One speaker I heard in recent years painted a picture similar to that which has befallen the Amish in North America. In the not-too-distant future, he claimed, we may very well be able to board tour buses in Colorado Springs and visit the remnants of the Evangelical Church. We’re quickly becoming irrelevant to society. And unless we change our posture, we simply will become an oddity from the past that attracts a few passing tourists but has little influence on society as a whole.
83% of Americans claim to be Christian yet only 17% are attending church regularly. 50% of churches have no new converts in the last year; 95% of Christians never lead anyone to Christ; and 2% only give it any real attempt on a regular basis. By 2050, 400 million Americans will have no clear expression of the Gospel (most of these alarming statistics were recently presented by Pete Hise at an Uprising Conference I recently attended in Lexington, KY).

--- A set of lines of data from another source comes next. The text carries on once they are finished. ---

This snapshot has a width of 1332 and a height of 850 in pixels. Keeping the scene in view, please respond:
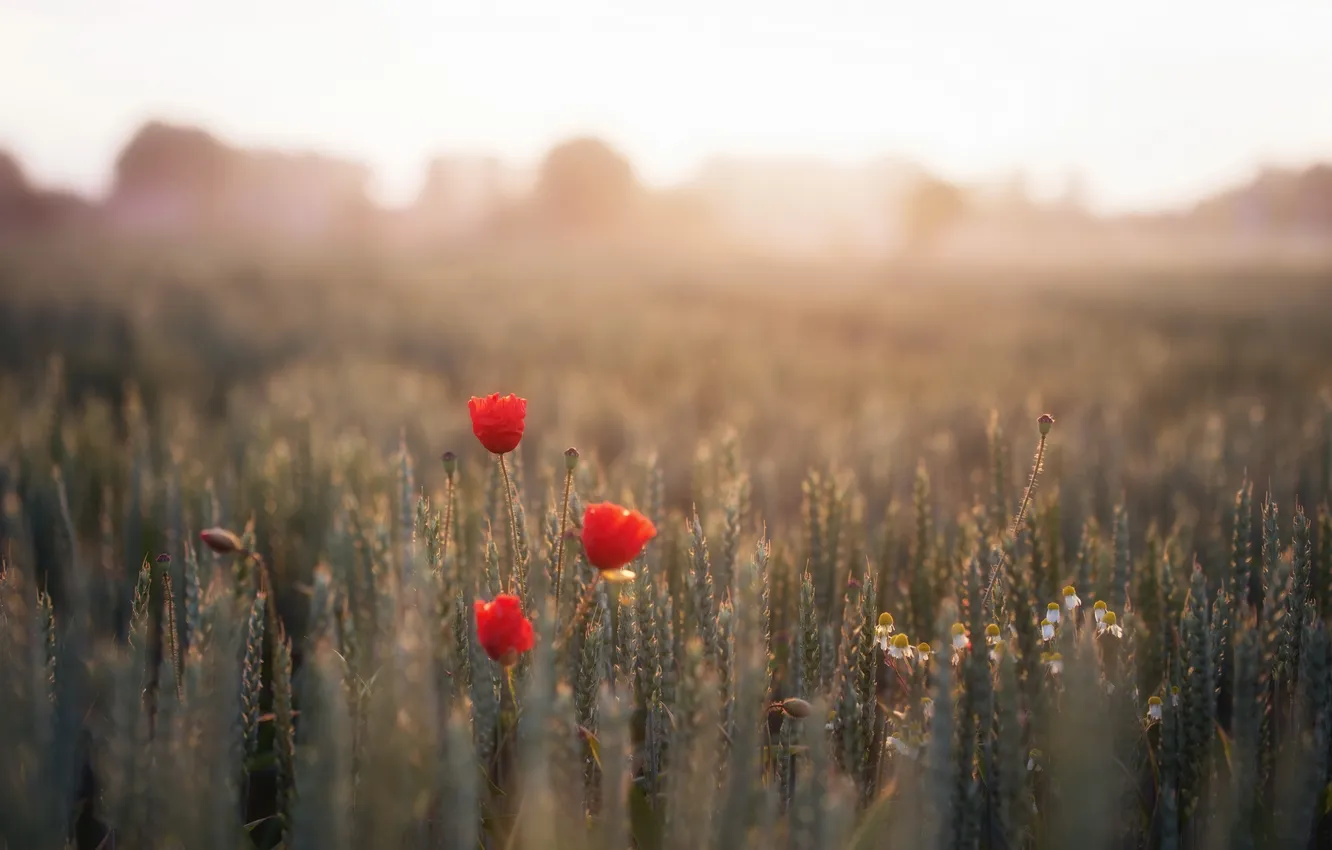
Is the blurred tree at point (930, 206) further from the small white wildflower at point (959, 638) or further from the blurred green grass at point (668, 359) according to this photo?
the small white wildflower at point (959, 638)

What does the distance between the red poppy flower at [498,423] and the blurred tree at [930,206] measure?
44374 mm

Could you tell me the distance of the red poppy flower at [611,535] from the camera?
121 centimetres

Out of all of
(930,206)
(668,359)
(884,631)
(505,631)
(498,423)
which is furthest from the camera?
(930,206)

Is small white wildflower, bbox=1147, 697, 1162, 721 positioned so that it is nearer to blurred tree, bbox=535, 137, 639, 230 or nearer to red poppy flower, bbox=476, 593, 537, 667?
red poppy flower, bbox=476, 593, 537, 667

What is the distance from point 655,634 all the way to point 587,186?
63.1m

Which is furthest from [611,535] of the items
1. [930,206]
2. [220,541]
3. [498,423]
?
[930,206]

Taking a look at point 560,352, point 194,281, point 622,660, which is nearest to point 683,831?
point 622,660

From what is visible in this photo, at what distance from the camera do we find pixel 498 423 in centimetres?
140

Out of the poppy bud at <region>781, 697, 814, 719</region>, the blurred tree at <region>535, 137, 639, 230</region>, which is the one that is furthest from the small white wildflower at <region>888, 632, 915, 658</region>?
the blurred tree at <region>535, 137, 639, 230</region>

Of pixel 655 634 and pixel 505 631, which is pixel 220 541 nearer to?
pixel 505 631

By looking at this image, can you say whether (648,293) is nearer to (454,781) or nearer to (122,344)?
(122,344)

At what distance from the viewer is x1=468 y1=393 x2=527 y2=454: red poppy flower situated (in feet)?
4.54

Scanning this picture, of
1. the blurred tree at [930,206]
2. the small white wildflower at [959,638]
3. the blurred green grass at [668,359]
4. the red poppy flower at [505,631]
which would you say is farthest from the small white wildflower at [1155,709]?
the blurred tree at [930,206]

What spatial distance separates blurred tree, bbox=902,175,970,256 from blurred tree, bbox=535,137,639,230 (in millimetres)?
23053
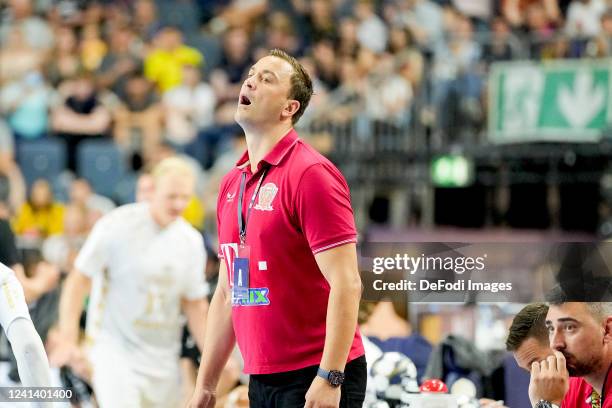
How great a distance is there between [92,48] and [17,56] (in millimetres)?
879

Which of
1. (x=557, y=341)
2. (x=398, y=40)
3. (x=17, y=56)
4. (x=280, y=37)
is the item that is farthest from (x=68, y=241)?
(x=557, y=341)

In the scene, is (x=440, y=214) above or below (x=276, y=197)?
above

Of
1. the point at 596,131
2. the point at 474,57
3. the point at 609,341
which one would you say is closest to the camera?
the point at 609,341

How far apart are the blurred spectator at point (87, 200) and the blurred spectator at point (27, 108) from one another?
151cm

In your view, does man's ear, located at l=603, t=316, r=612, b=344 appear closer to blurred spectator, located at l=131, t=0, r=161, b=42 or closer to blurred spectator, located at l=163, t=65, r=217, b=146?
blurred spectator, located at l=163, t=65, r=217, b=146

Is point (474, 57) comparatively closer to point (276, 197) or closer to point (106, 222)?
point (106, 222)

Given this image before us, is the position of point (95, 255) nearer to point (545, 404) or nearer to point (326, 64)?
point (545, 404)

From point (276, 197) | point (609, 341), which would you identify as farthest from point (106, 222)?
point (609, 341)

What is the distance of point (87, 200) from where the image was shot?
12016 millimetres

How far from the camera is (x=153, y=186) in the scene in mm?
7184

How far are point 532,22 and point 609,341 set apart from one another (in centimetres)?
983

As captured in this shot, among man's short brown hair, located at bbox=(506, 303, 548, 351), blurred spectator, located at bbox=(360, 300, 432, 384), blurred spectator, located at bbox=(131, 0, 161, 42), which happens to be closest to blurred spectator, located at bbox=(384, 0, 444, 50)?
blurred spectator, located at bbox=(131, 0, 161, 42)

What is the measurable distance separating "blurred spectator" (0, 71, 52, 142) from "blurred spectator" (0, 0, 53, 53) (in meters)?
1.02

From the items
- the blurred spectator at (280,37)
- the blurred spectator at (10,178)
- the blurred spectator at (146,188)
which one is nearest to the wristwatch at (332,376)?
the blurred spectator at (146,188)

My pastor recently pointed out that many Christians either try to hide from the world or try to hide their love for Jesus from the world. We can fall into either ditch. Too many are concerned with living in a Christian nation rather than making America a nation of Christians.
We seem to have a problem with preferring adjectives over nouns and verbs. Jesus calls us “to be” who “do.” Furthermore, nouns always like verbs; sentences are only complete when both are present.
So how Christian really are we? What will it take to be known as people who love unconditionally? Can we create cultures of redemption that are irresistible? Can we flavor society as Jesus’ salt analogy of Matthew 5 suggests rather than run from it? If so, what will “being Christian” and “doing Christian” look like?